◆ **TEXT PASSAGE**:

Showing posts with label economics. Show all posts
Showing posts with label economics. Show all posts

Wednesday, September 23, 2015

Don't Stop Thinking About Tomorrow

On Wednesdays I am going through the chapters of my new book Idol Thoughts, to discuss some of the basic ideas therein, hopefully in service of persuading a few of youse guys to part with a few pennies to buy a copy.


We are on chapter six now, which explores the thought of avarice. We have talked about gluttony and lust already; now with avarice something new is introduced into our minds. Gluttony and lust are both disordered expressions of immediate physical urges. They are matters of the body, primarily, and only secondarily are ‘thoughts’ about reality, as we make the fatal move of thinking that our true and vital happiness lies in the immediate satisfaction of physical cravings.

Avarice begins the great journey inward to more strictly intellectual projects, while still having an immediate physical expression. Where gluttony and lust, being of the body, are both matters of the immediate moment, of the urgent ‘now’, avarice asks the fatal question: but what about… tomorrow? Will I have what I need for my life… tomorrow?

Happiness as material security—this is the fatal mistake of avarice. It is not a matter of never making plans for the future, or not being responsible and prudent in one’s financial affairs. Dickens’ Mr. Micawber who lurches with his family from one financial crisis to another is not a picture of Christian virtue.

Where avarice goes wrong is that it locates our security for the future in our material wealth, and that it identifies happiness with that material security. The miser clutching his treasure to himself, the greedy tycoon never satisfied with his wealth but always grabbing for more, Smaug the Dragon on his bed of gold coins—these are the common pictures of avarice.

But we have to be careful not to leave it there, in its grossest and most obvious manifestations. Most of us do not sleep on a bed of gold coins (nor would we find it particularly comfortable, not being dragons). We are not thereby assured of freedom from greed.

It really boils down to a question of security. Where do we place our security? In things, and making sure we have enough things to last us? That seems… unwise somehow. Things are flammable, you know. Or is our security elsewhere? Say, in the heart of God?

It’s all about the future, and as Christians we have to take the long view about that particular subject. Our future as we understand it is going to be considerably more than the eighty or ninety years we may hope for, and if our one wealth is what we own… well, I don’t think They receive that currency There.

Money and goods are important in securing our future, though—the Gospels are clear on that point. But the security lies not in hoarding but in sharing, not in piling up but in clearing out, not in taking but in giving. It is impossible to read the Gospels thoroughly and not get it that almsgiving, sharing our treasure with the poor, is of the essence in deciding our eternal fate. I could quote a half dozen passages to you on precisely that point, but really if you don’t already know that to be so, you need to crack open your bible and get reading, because it’s all over the place, directly in the words and preaching of Jesus Christ.

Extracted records
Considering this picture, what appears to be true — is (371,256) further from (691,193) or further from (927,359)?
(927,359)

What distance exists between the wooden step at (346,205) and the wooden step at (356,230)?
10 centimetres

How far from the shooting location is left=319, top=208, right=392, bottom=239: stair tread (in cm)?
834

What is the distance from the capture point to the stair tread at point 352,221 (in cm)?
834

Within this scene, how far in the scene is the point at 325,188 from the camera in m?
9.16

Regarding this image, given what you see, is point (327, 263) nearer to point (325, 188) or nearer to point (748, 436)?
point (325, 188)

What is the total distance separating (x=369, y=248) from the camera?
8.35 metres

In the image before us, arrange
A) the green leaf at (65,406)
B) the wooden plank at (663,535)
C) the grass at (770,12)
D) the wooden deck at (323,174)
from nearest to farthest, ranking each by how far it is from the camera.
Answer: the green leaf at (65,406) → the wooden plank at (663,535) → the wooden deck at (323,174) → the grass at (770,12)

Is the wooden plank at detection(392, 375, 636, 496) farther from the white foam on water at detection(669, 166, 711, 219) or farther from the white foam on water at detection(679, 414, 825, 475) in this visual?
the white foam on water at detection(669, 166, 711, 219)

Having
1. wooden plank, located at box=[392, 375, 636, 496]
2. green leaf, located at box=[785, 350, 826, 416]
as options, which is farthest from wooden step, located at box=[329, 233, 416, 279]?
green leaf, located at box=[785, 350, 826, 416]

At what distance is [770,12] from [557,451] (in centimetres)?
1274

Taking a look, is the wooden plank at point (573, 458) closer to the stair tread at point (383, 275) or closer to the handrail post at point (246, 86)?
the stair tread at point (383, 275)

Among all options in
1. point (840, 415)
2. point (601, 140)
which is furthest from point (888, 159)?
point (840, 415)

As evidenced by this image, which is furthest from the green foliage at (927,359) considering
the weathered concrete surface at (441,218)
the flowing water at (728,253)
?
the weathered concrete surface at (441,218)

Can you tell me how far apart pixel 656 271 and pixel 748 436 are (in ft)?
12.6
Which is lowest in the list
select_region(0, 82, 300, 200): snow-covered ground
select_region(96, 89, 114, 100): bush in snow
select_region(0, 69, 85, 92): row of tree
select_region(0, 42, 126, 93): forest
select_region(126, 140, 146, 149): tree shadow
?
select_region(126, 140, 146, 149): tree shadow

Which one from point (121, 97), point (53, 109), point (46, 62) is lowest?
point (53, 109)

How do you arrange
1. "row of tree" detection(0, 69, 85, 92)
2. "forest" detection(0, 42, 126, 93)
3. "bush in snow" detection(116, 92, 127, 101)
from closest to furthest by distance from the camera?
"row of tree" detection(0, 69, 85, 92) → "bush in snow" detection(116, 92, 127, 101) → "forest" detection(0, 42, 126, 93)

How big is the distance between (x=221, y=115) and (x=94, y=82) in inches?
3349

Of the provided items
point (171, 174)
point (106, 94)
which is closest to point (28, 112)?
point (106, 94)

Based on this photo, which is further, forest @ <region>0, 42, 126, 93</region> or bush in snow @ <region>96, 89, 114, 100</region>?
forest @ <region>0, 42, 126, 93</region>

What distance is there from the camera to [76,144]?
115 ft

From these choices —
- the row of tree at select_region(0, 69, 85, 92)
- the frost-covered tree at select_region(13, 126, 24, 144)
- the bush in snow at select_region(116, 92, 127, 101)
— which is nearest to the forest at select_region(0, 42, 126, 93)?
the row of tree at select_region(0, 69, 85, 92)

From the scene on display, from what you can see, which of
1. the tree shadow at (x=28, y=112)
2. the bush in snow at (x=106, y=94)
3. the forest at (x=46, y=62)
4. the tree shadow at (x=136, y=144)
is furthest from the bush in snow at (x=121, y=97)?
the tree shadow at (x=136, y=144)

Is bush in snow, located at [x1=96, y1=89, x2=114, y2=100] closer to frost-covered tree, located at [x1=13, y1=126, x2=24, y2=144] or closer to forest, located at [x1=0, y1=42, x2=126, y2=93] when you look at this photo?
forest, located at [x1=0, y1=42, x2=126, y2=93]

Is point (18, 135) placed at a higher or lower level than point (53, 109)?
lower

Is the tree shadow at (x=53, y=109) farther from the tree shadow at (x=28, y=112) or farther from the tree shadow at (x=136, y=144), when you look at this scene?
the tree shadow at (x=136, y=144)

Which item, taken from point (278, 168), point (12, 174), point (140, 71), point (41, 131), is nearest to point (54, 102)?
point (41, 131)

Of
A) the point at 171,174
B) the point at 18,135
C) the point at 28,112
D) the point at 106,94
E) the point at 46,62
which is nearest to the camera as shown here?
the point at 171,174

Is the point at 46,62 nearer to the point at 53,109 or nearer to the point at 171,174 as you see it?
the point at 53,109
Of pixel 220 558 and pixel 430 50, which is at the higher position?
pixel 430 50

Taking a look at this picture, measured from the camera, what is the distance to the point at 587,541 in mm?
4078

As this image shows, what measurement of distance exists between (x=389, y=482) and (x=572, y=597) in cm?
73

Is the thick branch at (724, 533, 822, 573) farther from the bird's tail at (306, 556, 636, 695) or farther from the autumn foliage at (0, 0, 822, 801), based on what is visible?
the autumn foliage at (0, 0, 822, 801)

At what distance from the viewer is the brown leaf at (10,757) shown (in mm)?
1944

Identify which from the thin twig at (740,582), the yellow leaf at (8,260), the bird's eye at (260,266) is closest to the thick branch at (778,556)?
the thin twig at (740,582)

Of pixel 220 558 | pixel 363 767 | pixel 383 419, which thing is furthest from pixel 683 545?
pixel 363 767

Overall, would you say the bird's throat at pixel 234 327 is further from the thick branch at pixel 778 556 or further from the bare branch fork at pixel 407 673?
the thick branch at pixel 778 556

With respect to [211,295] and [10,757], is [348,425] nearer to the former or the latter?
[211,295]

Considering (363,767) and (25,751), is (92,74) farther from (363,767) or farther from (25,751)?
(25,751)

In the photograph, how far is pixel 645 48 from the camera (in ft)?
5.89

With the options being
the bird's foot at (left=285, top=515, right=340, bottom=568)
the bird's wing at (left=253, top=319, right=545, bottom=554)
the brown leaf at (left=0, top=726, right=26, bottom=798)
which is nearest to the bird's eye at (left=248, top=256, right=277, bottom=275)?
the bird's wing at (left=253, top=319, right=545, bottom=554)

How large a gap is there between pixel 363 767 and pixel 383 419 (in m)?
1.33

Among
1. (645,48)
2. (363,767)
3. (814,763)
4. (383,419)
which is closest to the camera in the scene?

◆ **GOAL 1**:
Update the post on avarice by reproducing it starting at "Don't Stop Thinking" and ending at "of physical cravings.", with "lust" replaced by "lechery".
◆ **GOAL 2**:
Report only the number of lines in the listing that contain the string "covered".
The post on avarice and the listing are unrelated pieces of material.

◆ **COMPLETE OUTPUT 1**:
Don't Stop Thinking About Tomorrow

On Wednesdays I am going through the chapters of my new book Idol Thoughts, to discuss some of the basic ideas therein, hopefully in service of persuading a few of youse guys to part with a few pennies to buy a copy.


We are on chapter six now, which explores the thought of avarice. We have talked about gluttony and lechery already; now with avarice something new is introduced into our minds. Gluttony and lechery are both disordered expressions of immediate physical urges. They are matters of the body, primarily, and only secondarily are ‘thoughts’ about reality, as we make the fatal move of thinking that our true and vital happiness lies in the immediate satisfaction of physical cravings.

◆ **COMPLETE OUTPUT 2**:
3